Perspective: It is fascinating to realize the so-far underestimated but dynamically increasing impact that genetics has on aspects related to the pathophysiology, accurate and early diagnosis, and treatment and prevention of this devastating disease. Genetics in IPF have contributed as no other in unchaining the disease from the dogma of a "a sporadic entity of the elderly, limited to the lungs" and allowed all scientists, but mostly clinicians, all over the world to consider its many aspects and "faces" in all age groups, including its co-existence with several extra pulmonary conditions from cutaneous albinism to bone-marrow and liver failure.

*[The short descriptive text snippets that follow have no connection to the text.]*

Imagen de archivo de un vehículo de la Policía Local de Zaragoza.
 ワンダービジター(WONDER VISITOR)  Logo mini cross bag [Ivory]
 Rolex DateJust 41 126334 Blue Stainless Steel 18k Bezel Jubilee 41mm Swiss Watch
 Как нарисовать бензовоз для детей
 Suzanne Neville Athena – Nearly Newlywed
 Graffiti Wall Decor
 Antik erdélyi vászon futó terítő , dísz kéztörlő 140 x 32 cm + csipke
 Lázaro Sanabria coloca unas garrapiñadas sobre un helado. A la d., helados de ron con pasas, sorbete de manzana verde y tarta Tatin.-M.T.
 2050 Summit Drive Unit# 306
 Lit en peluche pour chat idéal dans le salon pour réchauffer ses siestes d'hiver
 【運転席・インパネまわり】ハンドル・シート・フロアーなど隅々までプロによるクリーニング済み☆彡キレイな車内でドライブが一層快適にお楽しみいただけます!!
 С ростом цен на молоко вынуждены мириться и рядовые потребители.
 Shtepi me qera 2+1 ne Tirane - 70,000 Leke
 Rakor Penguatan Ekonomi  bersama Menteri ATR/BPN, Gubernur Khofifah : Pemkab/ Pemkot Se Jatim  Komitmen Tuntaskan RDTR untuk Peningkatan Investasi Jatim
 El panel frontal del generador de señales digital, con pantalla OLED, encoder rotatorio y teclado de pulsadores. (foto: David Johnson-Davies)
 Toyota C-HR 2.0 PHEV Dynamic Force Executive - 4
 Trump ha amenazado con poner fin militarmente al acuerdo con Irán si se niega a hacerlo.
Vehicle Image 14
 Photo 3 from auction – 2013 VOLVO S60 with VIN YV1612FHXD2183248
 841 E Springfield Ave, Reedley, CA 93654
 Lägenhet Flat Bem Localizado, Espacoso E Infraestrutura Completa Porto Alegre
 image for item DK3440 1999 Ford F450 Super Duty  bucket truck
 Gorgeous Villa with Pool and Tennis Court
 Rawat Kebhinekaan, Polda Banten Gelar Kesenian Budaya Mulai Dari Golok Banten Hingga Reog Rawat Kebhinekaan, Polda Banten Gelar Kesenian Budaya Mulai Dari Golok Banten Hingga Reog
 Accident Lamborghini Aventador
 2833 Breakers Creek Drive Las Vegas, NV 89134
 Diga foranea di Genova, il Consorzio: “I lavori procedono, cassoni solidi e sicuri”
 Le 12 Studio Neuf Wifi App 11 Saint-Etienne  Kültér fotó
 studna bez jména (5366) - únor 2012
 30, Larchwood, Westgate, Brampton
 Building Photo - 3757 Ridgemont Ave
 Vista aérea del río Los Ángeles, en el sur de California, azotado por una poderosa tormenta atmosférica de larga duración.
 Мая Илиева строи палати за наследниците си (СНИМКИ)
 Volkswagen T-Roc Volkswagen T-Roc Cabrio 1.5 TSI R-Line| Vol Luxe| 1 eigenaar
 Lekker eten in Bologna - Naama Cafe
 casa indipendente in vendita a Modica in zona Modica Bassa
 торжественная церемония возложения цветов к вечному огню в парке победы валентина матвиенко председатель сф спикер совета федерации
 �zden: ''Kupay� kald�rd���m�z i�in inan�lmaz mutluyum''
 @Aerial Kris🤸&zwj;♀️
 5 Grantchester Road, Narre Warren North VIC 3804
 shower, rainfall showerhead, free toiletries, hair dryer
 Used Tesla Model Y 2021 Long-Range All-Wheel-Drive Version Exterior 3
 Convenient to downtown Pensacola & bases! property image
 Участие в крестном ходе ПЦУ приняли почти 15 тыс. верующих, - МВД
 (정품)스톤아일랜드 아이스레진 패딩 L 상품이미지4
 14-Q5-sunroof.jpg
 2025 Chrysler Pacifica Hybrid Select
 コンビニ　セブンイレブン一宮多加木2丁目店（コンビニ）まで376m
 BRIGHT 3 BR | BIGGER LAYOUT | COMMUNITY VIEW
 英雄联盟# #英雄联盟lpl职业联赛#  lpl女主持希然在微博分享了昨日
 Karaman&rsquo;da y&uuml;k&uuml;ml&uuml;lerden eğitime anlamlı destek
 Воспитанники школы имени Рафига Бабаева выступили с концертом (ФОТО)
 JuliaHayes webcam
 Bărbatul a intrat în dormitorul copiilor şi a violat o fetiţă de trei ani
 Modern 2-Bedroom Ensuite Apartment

Conclusion: By providing additional evidence for unsuspected characteristics such as immunodeficiency, impaired mucus, and surfactant and telomere maintenance that very often co-exist through the interaction of common and rare genetic variants in the same patient, genetics have created a generous and pluralistic yet unifying platform that could lead to the understanding of the injurious and pro-fibrotic effects of many seemingly unrelated extrinsic and intrinsic offending factors. The same platform constantly instructs us about our limitations as well as about the heritability, the knowledge and the wisdom that is still missing.
Keywords: MUC5B; alveolar epithelial cell; idiopathic pulmonary fibrosis; interstitial lung disease; short telomere syndrome; single nucleotide polymorphisms; surfactant-related gene mutations; telomere-related-gene mutations.